--- start Records shown ---
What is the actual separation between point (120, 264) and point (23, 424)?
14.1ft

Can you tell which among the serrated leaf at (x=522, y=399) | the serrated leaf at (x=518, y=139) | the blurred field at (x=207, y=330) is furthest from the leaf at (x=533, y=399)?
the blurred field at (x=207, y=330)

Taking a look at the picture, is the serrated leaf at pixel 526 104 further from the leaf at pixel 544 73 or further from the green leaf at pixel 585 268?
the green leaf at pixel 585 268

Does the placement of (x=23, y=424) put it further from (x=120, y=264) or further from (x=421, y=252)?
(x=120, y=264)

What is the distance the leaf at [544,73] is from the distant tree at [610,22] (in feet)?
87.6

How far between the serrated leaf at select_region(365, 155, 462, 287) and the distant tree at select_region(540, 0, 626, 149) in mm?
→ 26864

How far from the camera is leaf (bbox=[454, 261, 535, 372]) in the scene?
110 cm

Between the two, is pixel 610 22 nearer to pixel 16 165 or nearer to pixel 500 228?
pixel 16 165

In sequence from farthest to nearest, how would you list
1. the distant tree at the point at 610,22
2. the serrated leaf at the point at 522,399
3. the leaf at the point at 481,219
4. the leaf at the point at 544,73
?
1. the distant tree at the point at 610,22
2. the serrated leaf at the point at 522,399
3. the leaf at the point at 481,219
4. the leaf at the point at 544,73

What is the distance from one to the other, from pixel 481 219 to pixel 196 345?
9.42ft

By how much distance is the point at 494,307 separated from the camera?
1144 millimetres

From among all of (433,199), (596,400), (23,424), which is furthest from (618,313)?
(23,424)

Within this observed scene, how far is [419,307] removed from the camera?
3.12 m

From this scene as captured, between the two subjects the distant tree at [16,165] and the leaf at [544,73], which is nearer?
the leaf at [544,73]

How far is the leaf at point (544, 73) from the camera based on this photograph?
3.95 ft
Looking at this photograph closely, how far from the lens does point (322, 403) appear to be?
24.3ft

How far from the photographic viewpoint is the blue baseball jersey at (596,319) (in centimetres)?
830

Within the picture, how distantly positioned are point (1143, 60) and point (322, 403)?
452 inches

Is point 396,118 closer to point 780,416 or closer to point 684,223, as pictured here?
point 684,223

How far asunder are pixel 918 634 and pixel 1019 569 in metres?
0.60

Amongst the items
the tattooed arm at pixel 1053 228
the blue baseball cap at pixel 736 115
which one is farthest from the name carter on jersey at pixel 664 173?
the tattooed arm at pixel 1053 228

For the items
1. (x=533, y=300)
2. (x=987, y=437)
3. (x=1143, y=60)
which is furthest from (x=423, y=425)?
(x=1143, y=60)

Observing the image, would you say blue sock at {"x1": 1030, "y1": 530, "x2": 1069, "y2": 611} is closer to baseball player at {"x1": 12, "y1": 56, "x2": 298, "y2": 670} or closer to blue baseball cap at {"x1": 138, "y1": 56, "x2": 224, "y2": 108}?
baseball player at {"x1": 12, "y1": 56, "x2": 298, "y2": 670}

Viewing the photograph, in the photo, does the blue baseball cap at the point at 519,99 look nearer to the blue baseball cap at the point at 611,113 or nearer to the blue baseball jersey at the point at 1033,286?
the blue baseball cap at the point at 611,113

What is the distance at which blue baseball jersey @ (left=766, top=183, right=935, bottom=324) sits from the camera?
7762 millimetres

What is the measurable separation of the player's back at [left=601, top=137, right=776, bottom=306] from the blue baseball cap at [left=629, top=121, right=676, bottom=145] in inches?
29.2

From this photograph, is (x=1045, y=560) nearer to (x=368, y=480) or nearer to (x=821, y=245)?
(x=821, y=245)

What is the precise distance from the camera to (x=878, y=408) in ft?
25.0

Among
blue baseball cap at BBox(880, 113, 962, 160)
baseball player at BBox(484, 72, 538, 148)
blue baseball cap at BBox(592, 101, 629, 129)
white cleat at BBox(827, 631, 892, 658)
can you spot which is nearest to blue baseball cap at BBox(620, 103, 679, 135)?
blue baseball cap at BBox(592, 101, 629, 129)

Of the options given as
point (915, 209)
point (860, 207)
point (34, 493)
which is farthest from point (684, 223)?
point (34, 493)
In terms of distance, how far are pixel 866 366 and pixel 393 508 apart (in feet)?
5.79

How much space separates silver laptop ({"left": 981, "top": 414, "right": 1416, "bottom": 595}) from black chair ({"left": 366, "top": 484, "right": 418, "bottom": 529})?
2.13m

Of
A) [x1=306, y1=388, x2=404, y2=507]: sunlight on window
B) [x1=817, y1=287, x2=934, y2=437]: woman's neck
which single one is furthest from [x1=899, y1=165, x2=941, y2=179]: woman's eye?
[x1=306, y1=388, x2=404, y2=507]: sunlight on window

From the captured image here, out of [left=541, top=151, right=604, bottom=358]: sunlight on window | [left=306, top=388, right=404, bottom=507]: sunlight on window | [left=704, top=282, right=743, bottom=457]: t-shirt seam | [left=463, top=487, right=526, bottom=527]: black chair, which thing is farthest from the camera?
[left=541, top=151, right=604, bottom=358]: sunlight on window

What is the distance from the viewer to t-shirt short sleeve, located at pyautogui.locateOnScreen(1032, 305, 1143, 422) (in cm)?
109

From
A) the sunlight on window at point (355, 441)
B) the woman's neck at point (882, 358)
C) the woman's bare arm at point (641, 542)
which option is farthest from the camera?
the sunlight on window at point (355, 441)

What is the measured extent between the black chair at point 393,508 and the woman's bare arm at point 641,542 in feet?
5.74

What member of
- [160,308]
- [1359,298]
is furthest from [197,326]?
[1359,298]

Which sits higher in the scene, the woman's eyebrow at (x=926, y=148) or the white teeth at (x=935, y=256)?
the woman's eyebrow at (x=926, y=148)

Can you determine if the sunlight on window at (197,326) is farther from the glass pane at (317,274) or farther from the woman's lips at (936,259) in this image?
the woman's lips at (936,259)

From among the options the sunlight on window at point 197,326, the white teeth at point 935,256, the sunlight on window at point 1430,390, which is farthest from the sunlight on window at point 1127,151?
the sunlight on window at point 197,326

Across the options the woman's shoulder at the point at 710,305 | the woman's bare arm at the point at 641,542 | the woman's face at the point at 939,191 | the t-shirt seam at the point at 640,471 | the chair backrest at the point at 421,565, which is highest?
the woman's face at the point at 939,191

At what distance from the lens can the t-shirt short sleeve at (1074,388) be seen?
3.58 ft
--- end Records shown ---
--- start Records shown ---
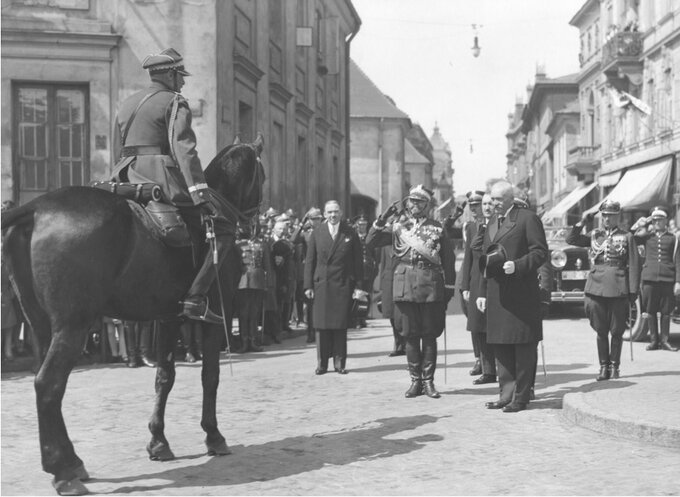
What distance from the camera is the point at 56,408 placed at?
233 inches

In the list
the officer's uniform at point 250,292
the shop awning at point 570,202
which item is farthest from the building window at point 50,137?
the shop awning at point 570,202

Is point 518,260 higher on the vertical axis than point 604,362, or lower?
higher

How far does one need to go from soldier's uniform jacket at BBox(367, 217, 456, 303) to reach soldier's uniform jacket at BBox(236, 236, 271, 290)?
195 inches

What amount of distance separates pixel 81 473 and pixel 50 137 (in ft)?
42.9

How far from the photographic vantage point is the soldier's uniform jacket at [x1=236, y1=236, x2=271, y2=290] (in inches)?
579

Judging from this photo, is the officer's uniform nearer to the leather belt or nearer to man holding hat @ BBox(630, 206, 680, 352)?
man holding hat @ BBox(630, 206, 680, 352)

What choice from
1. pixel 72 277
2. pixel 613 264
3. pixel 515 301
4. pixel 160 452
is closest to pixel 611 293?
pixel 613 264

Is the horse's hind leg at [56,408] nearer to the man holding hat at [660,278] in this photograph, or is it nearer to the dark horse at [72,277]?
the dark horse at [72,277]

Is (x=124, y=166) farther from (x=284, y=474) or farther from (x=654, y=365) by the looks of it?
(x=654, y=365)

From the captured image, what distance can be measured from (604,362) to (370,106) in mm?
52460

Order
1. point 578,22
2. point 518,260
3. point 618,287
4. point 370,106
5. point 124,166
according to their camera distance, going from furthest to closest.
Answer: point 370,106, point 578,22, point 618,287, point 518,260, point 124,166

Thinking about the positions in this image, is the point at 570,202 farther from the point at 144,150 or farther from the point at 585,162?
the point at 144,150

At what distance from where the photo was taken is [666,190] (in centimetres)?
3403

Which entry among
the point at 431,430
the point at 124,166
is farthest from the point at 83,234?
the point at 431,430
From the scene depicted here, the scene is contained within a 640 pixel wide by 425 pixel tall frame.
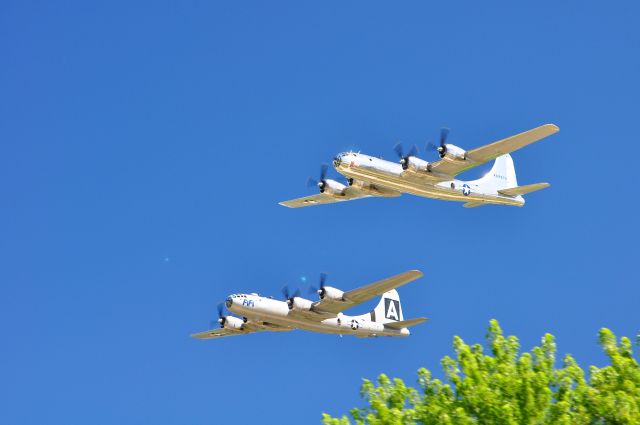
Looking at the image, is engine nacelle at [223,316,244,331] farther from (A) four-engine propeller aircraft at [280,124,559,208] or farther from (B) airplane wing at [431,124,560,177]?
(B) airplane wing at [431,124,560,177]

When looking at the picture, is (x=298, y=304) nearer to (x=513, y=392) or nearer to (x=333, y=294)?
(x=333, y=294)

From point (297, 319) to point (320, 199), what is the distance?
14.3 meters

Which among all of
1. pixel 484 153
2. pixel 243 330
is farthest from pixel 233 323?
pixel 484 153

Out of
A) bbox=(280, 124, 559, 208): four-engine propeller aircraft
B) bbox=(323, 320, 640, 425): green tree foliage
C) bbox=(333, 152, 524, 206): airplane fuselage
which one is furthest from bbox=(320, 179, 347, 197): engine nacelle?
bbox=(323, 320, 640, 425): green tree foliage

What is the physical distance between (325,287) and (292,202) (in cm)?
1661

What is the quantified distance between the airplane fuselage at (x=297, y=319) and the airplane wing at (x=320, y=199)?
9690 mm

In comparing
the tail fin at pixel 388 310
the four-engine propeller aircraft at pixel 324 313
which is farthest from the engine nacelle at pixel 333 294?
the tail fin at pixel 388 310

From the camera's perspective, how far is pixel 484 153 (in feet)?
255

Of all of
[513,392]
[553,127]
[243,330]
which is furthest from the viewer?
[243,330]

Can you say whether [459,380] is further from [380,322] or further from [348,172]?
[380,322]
--- end Records shown ---
--- start Records shown ---
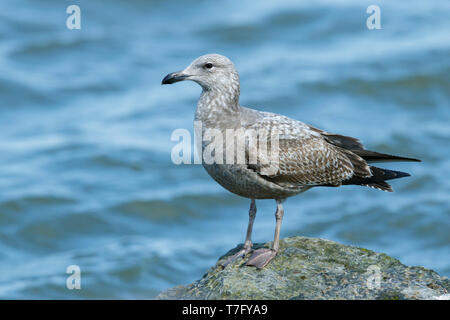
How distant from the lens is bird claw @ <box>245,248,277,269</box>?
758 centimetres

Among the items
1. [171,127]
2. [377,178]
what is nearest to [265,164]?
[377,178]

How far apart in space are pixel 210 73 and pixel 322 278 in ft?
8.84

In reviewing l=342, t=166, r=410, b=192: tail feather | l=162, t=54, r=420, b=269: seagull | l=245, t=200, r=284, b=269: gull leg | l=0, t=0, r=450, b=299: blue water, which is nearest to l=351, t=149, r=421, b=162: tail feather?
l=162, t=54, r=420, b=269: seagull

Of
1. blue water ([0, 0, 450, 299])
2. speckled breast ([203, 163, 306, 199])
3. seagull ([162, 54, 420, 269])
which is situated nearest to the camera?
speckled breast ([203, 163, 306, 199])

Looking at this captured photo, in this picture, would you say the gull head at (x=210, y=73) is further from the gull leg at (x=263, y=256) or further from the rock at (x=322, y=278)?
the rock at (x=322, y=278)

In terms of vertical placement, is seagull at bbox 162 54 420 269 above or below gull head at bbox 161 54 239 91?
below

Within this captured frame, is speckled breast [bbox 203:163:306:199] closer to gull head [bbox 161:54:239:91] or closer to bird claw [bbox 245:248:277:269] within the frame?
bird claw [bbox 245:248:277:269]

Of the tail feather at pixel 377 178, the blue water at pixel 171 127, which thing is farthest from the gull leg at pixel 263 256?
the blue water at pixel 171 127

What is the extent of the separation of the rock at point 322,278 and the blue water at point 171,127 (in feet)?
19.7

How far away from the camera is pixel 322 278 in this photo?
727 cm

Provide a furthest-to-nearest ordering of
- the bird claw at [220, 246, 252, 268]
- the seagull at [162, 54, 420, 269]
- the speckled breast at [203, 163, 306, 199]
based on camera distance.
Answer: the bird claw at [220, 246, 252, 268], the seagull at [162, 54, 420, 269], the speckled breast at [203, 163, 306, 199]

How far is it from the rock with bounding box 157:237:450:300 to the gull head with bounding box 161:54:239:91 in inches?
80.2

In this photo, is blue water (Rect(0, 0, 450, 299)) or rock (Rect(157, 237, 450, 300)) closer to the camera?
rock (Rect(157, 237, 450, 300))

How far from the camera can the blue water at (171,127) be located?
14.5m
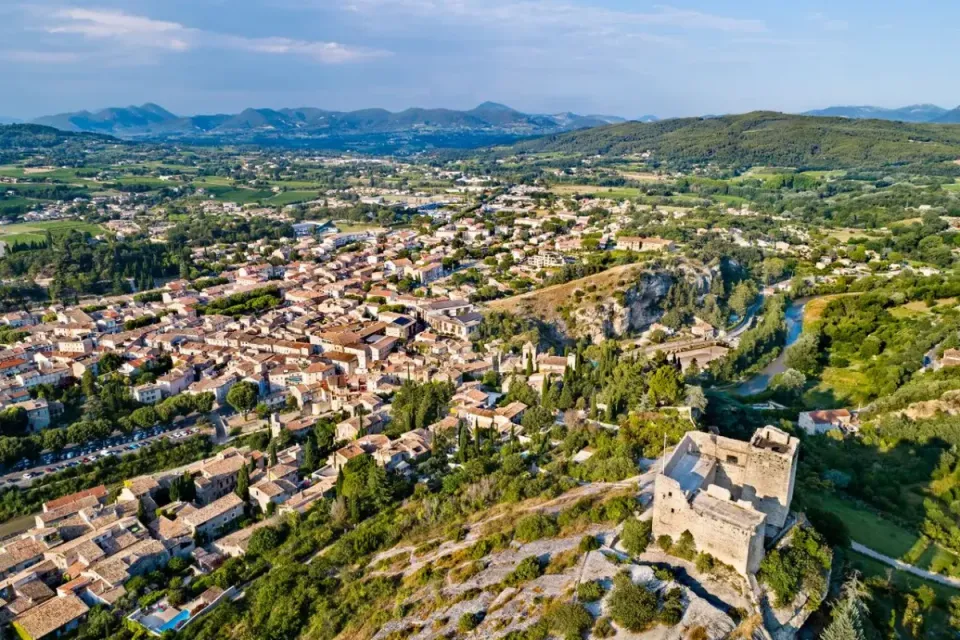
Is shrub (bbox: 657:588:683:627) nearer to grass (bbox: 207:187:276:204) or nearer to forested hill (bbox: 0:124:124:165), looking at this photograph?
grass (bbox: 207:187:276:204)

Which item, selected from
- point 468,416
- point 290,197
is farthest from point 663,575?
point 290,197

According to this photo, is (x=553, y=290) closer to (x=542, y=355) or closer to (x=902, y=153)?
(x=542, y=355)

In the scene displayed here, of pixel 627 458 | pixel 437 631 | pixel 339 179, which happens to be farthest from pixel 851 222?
--- end Records shown ---
§ **Brief**
Write out the lines of the records from the line with "When looking at" up to and including the line with "14.3 meters", copying them exactly.

§ **Response for this exercise**
When looking at the picture, is (x=298, y=304) nearer to (x=513, y=392) or nearer to (x=333, y=294)?
(x=333, y=294)

From point (297, 319) to point (320, 199), what is the distance?
14.3 meters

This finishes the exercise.